A statue of US President Thomas Jefferson has been removed from New York City Hall over his links to the slave trade.
The 1833 sculpture has been in the New York City Council chamber for more than a century but has now been taken down following a vote last month.
The New York City Public Design Commission decided to dismantle the 7ft bronze statue, after reassessing the legacy of the founding father, who was also a slaveholder.
Renewed calls to remove the statue came after the murder of George Floyd in Minneapolis last year.
Jefferson is the third US President and also appears on the two-dollar bill and Mount Rushmore.
He was the primary author of the Declaration of Independence, writing “all men are created equal”, but he enslaved more than 600 people and fathered at least six children with Sally Hemings, a woman he enslaved.
“Jefferson embodied some of the most shameful parts of our country’s long and nuanced history,” Adrienne Adams, co-chair of the council’s Black, Latino and Asian Caucus, told the commission last month.

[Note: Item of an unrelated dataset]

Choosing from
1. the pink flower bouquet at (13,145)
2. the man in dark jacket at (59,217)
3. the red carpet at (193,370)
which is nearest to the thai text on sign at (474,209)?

“It is time for the city to turn the page and move forward.”
His statue, which has featured in New York’s City Hall since 1915, is a replica of a bronze piece by Pierre-Jean David D’Angers, which sits in the US Capitol.
It will now be transported to the New York Historical Society, where it will remain on a long-term loan.
The artwork will be placed in the museum’s lobby gallery for six months before being relocated to the reading room for the duration of the 10-year loan agreement, according to The New York Times.
Similar monuments have become a target of anti-racism protests in recent years, and some other Jefferson statues have already been removed or destroyed, including ones in Oregon and Georgia.
Statues of Civil War Confederate leaders have also been dismantled.